Task instructions: At the line with "order: Carnivora", start repeating the data, and continue line by line through the final line, exactly.

(Collected data)
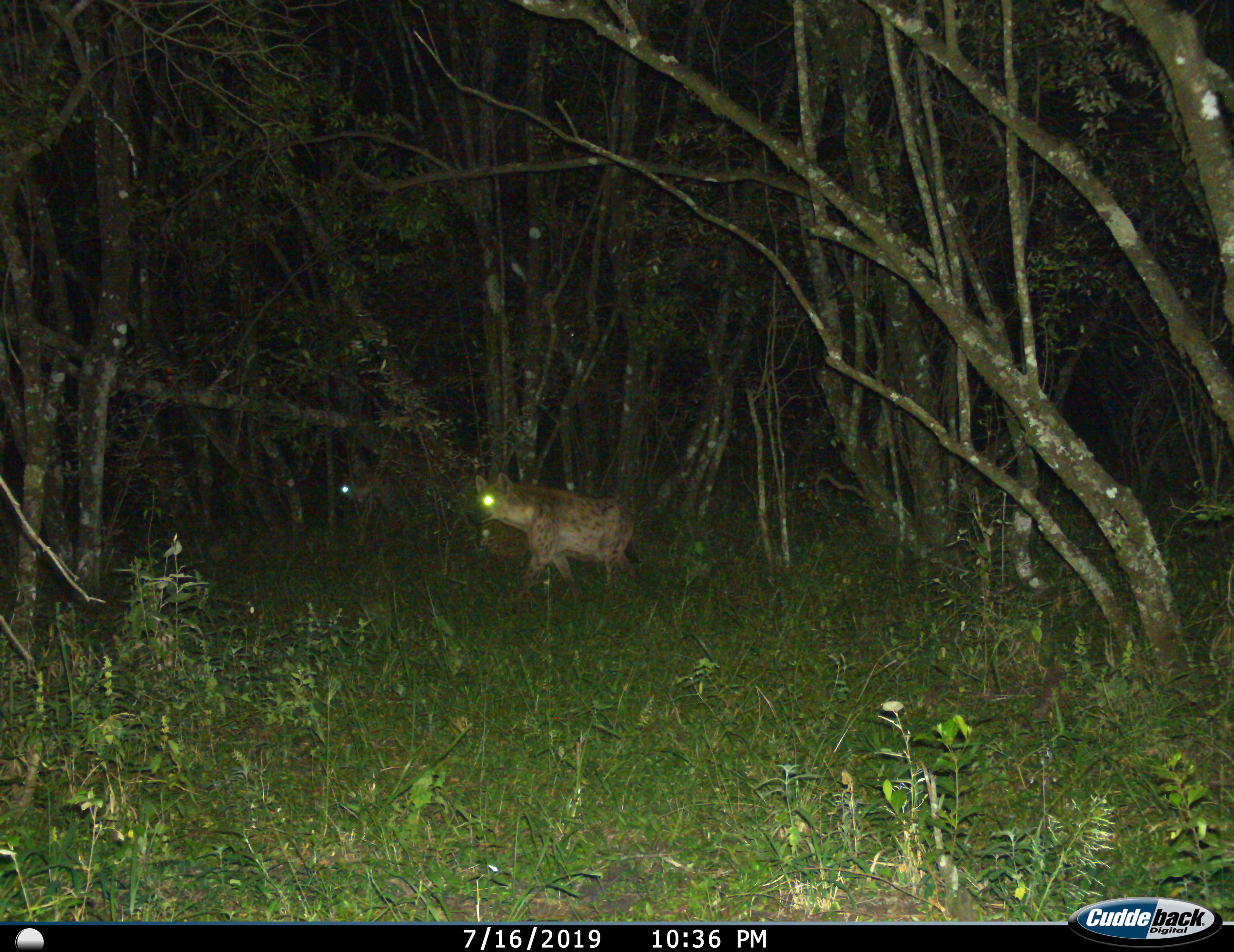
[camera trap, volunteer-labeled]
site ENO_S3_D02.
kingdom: Animalia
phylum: Chordata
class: Mammalia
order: Carnivora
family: Hyaenidae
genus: Crocuta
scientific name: Crocuta crocuta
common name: spotted hyena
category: hyenaspotted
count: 2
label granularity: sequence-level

Answer to the problem:
order: Carnivora
family: Hyaenidae
genus: Crocuta
scientific name: Crocuta crocuta
common name: spotted hyena
category: hyenaspotted
count: 2
label granularity: sequence-level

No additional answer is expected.